Arrange all of the data below as a numbered list, skipping any blank lines. Leave the picture markers out of your answer.
※
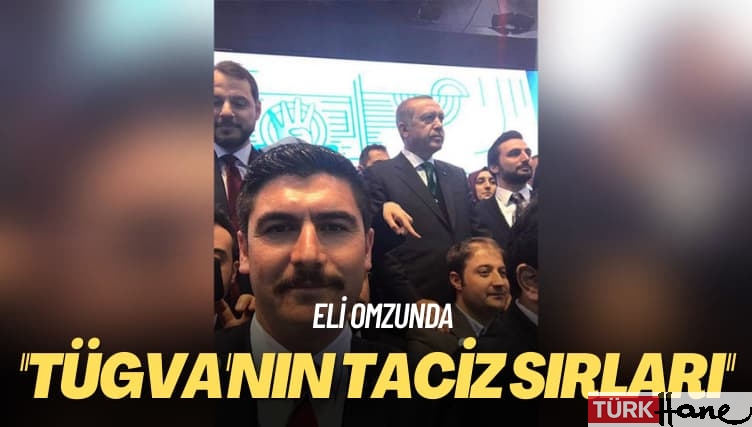 Eli omzunda: TÜGVA’nın taciz sırları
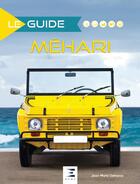 Couverture du livre « Le guide : Méhari (édition 2019) » de Defrance Jean-Marie aux éditions Etai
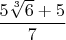 $\dfrac{ 5\sqrt[3]6 + 5}{ 7 } $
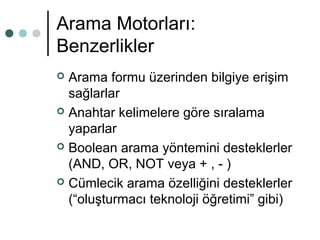 Arama Motorları: 
Benzerlikler 
 Arama formu üzerinden bilgiye erişim 
sağlarlar 
 Anahtar kelimelere göre sıralama 
yaparlar 
 Boolean arama yöntemini desteklerler 
(AND, OR, NOT veya + , - ) 
 Cümlecik arama özelliğini desteklerler 
(“oluşturmacı teknoloji öğretimi” gibi) 
 
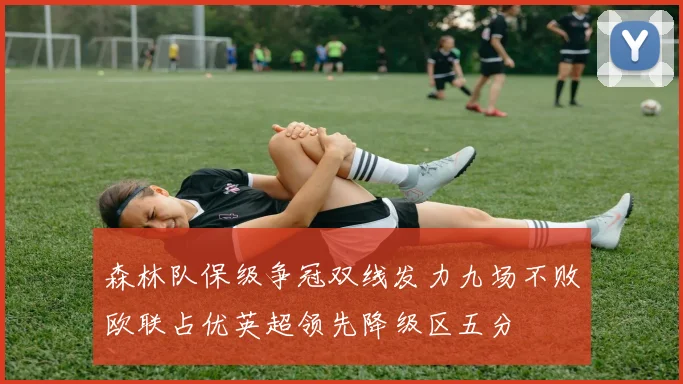 森林队保级争冠双线发力九场不败欧联占优英超领先降级区五分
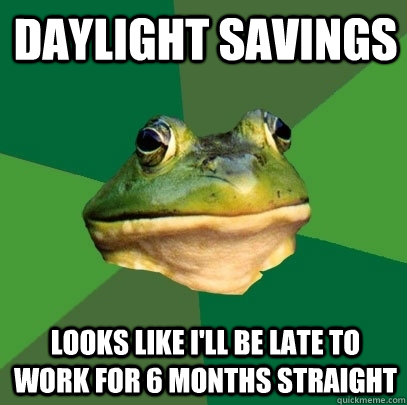 daylight savings looks like i'll be late to work for 6 months straight  Foul Bachelor Frog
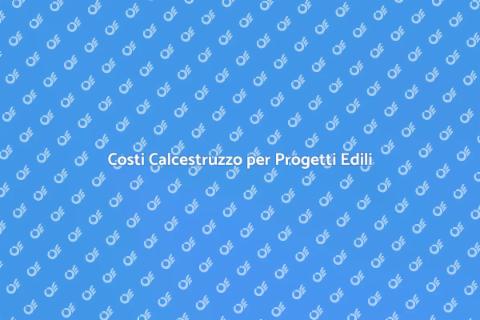 Prezzi Calcestruzzo per Cantieri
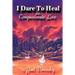 I Dare to Heal: With Compassionate Love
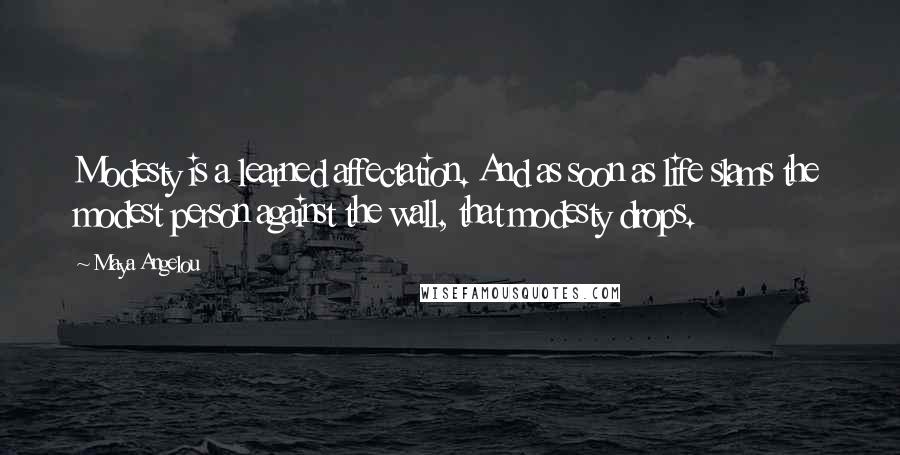 Maya Angelou Quotes: Modesty is a learned affectation. And as soon as life slams the modest person against the wall, that modesty drops.
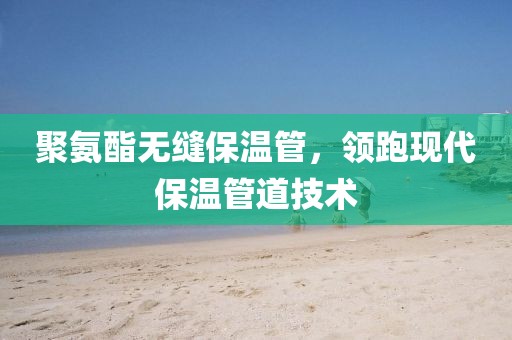聚氨酯无缝保温管，领跑现代保温管道技术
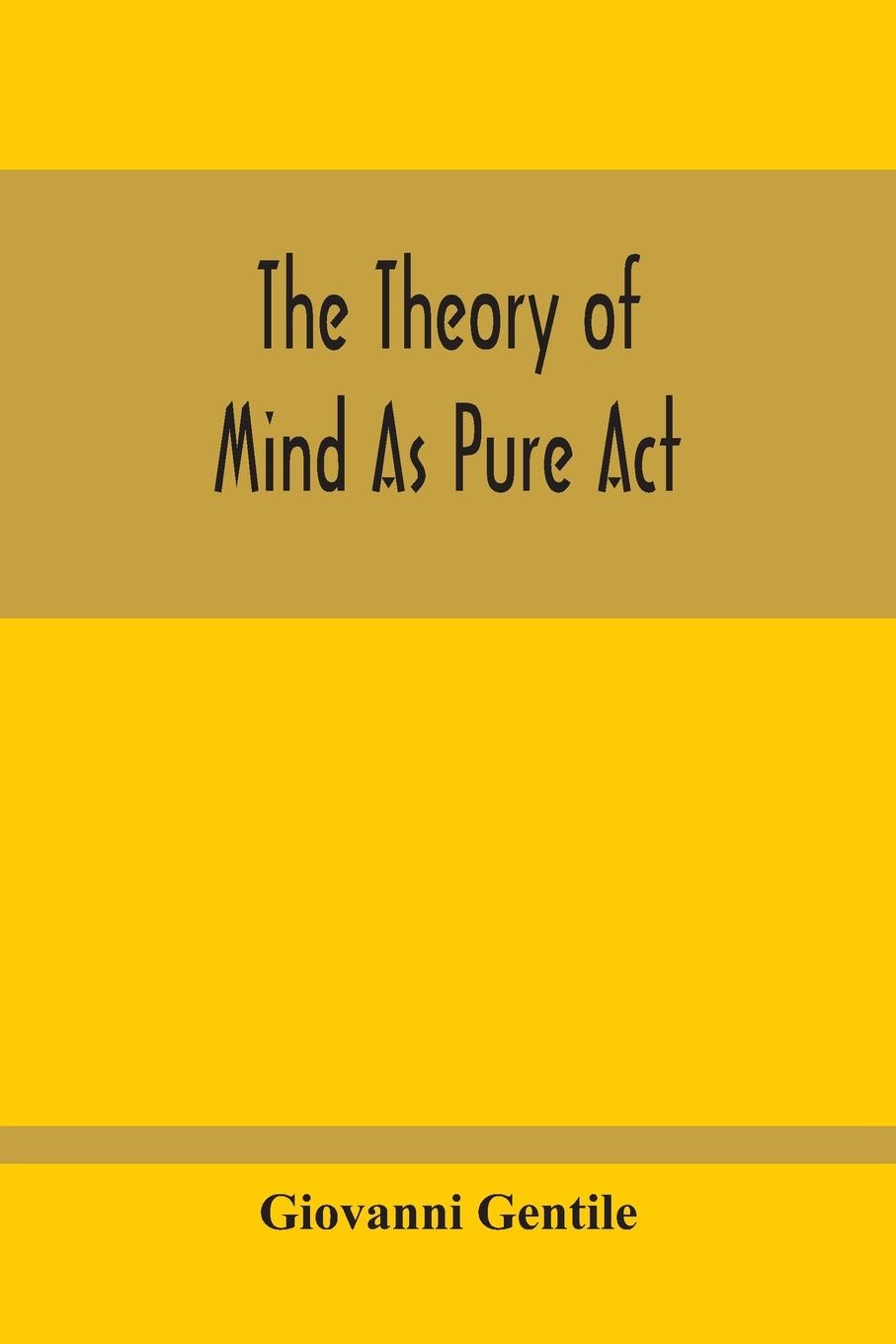 Kniha Theory Of Mind As Pure Act Giovanni Gentile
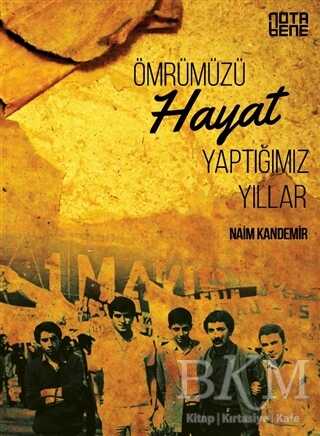 Ömrümüzü Hayat Yaptığımız Yıllar - Nota Bene Yayınları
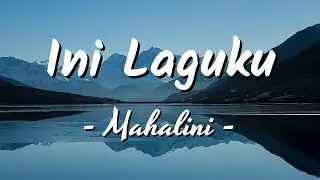 Mahalini - Ini Laguku | Lirik Lagu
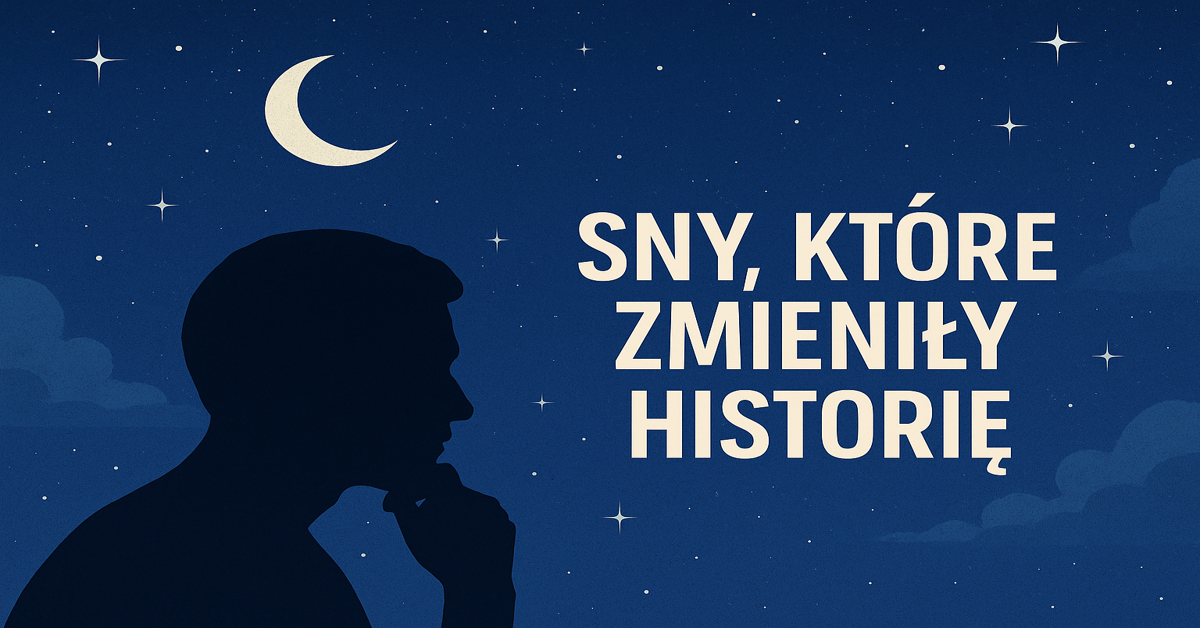 Sny, które zmieniły historię – kiedy wizje we śnie prowadziły do odkryć i wynalazków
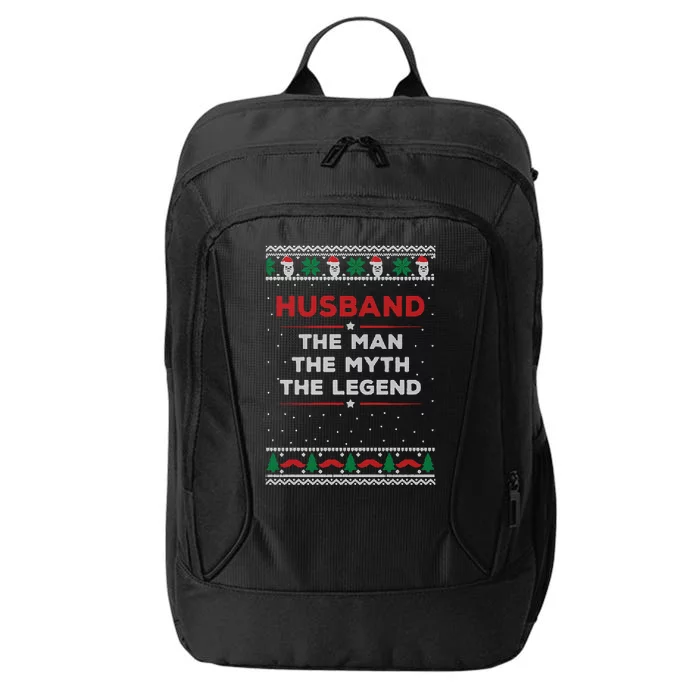 Husband The Man Myth The Legend Ugly Christmas Sweater City Backpack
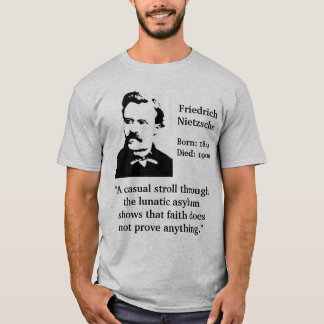 Nietzsche verrücktes Asyl-Zitat T-Shirt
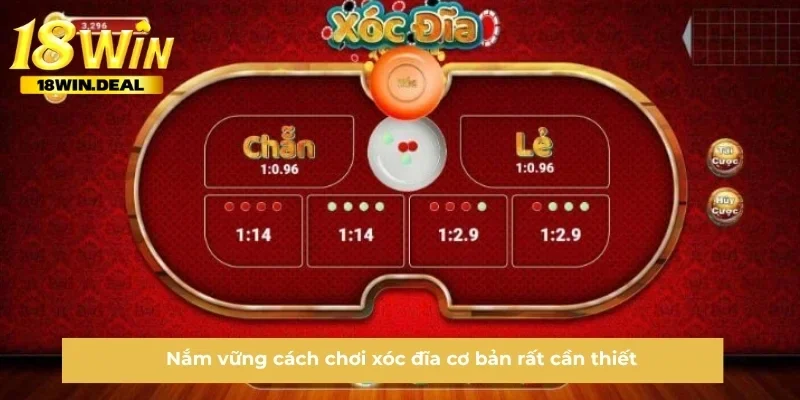 Nắm vững cách chơi xóc đĩa cơ bản rất cần thiết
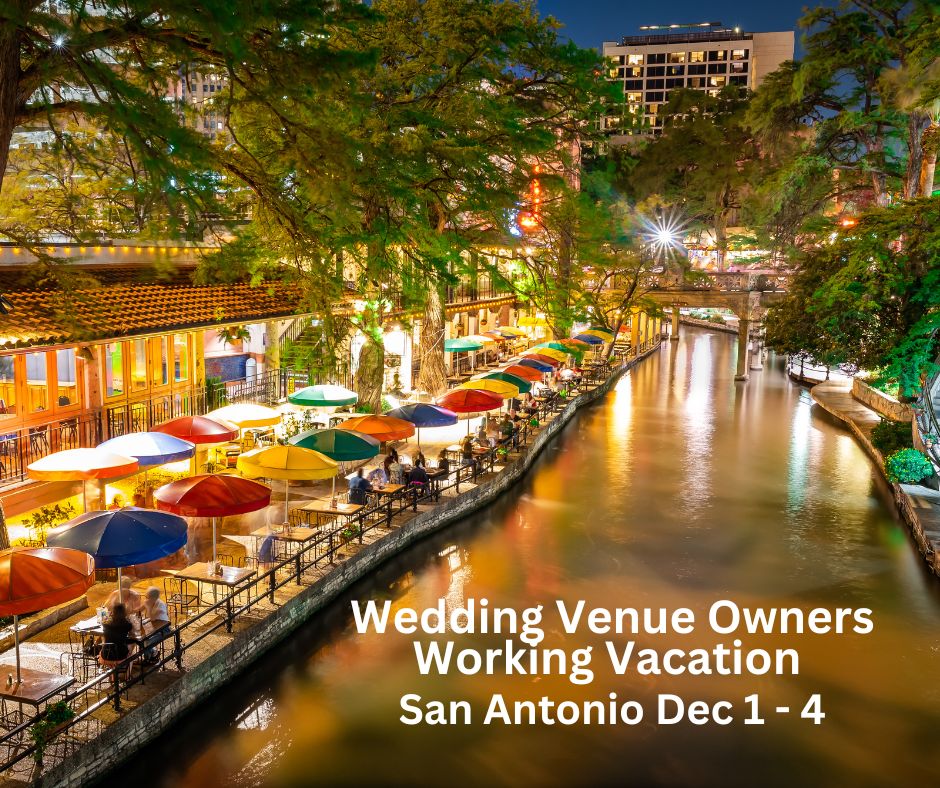 Wedding Venue Education, Wedding Venue Owners Working Vacation, wedding venue consulting, wedding venue coaching, San Antonio, Austin, Hill Country, Texas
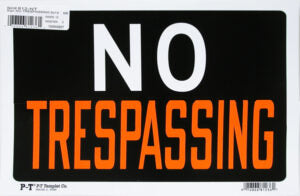 No Trespassing Sign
※
[Task output]
1.  Eli omzunda: TÜGVA’nın taciz sırları
2.  Couverture du livre « Le guide : Méhari (édition 2019) » de Defrance Jean-Marie aux éditions Etai
3.  $\dfrac{ 5\sqrt[3]6 + 5}{ 7 } $
4.  Arama Motorları: 
5. Benzerlikler 
6.  Arama formu üzerinden bilgiye erişim 
7. sağlarlar 
8.  Anahtar kelimelere göre sıralama 
9. yaparlar 
10.  Boolean arama yöntemini desteklerler 
11. (AND, OR, NOT veya + , - ) 
12.  Cümlecik arama özelliğini desteklerler 
13. (“oluşturmacı teknoloji öğretimi” gibi) 
14.  森林队保级争冠双线发力九场不败欧联占优英超领先降级区五分
15.  daylight savings looks like i'll be late to work for 6 months straight  Foul Bachelor Frog
16.  Prezzi Calcestruzzo per Cantieri
17.  I Dare to Heal: With Compassionate Love
18.  Maya Angelou Quotes: Modesty is a learned affectation. And as soon as life slams the modest person against the wall, that modesty drops.
19. 聚氨酯无缝保温管，领跑现代保温管道技术
20.  Kniha Theory Of Mind As Pure Act Giovanni Gentile
21.  Ömrümüzü Hayat Yaptığımız Yıllar - Nota Bene Yayınları
22.  Mahalini - Ini Laguku | Lirik Lagu
23.  Sny, które zmieniły historię – kiedy wizje we śnie prowadziły do odkryć i wynalazków
24.  Husband The Man Myth The Legend Ugly Christmas Sweater City Backpack
25.  Nietzsche verrücktes Asyl-Zitat T-Shirt
26.  Nắm vững cách chơi xóc đĩa cơ bản rất cần thiết
27.  Wedding Venue Education, Wedding Venue Owners Working Vacation, wedding venue consulting, wedding venue coaching, San Antonio, Austin, Hill Country, Texas
28.  No Trespassing Sign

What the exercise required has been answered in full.